**Your instructions**: Return the full listing unchanged, apart from leaving out its images.

**Task input**:
┌────────

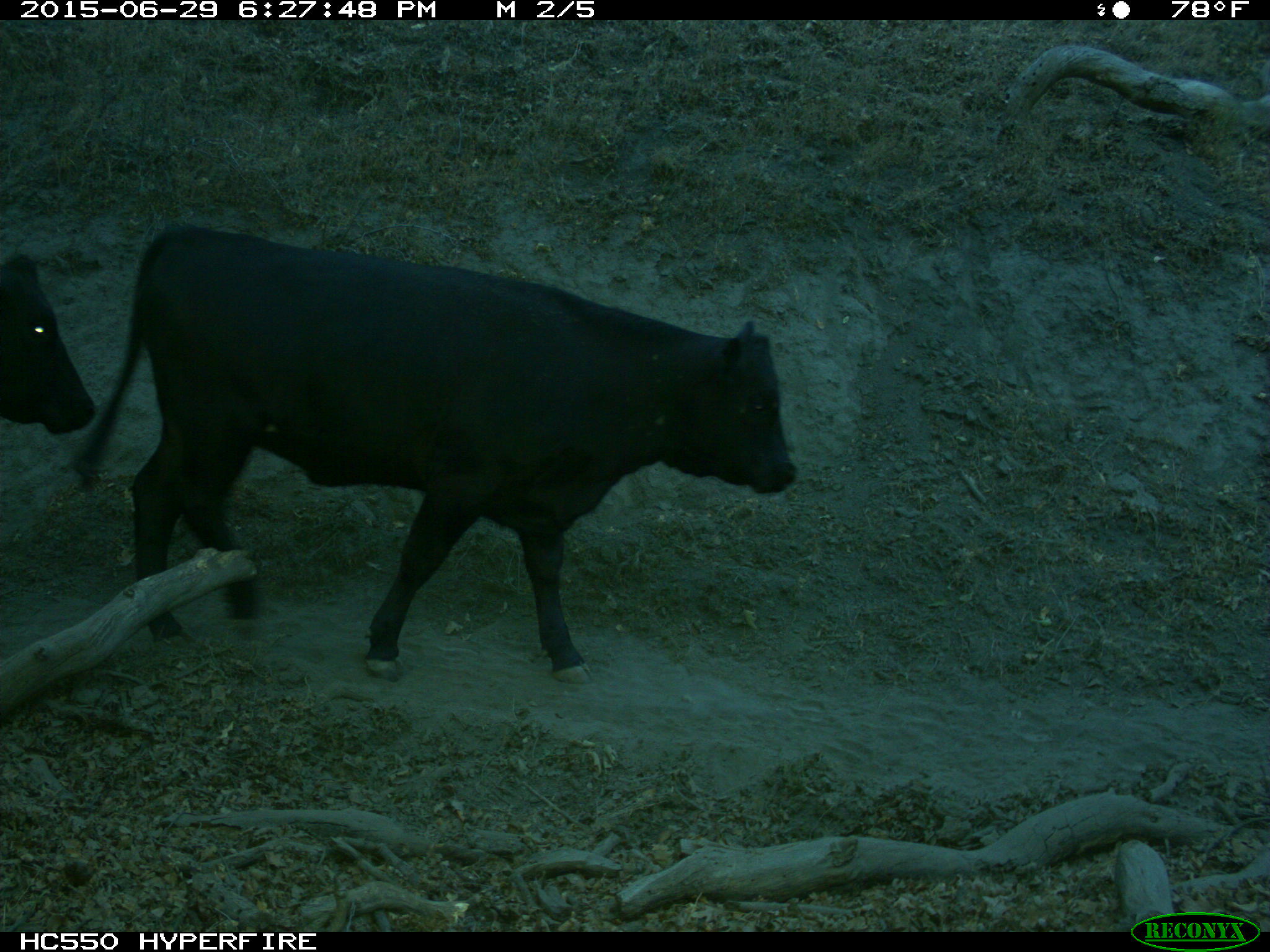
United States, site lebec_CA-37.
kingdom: Animalia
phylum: Chordata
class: Mammalia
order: Artiodactyla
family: Bovidae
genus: Bos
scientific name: Bos taurus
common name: domestic cow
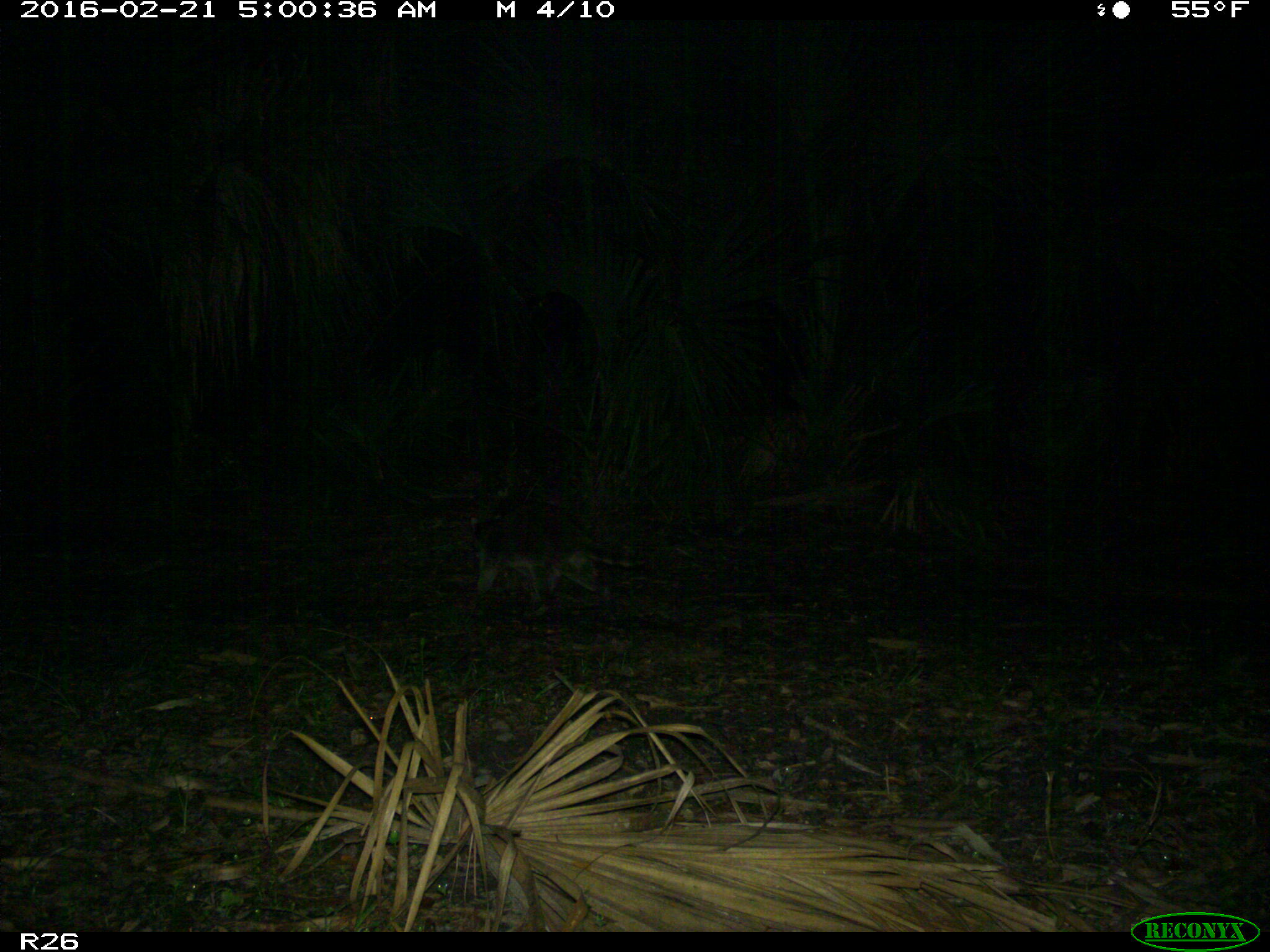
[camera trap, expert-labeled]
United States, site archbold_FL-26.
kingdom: Animalia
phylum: Chordata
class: Mammalia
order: Carnivora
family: Procyonidae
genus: Procyon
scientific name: Procyon lotor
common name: common raccoon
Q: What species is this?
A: Procyon lotor (common raccoon).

└────────

**Task output**:
United States, site lebec_CA-37.
kingdom: Animalia
phylum: Chordata
class: Mammalia
order: Artiodactyla
family: Bovidae
genus: Bos
scientific name: Bos taurus
common name: domestic cow
[camera trap, expert-labeled]
United States, site archbold_FL-26.
kingdom: Animalia
phylum: Chordata
class: Mammalia
order: Carnivora
family: Procyonidae
genus: Procyon
scientific name: Procyon lotor
common name: common raccoon
Q: What species is this?
A: Procyon lotor (common raccoon).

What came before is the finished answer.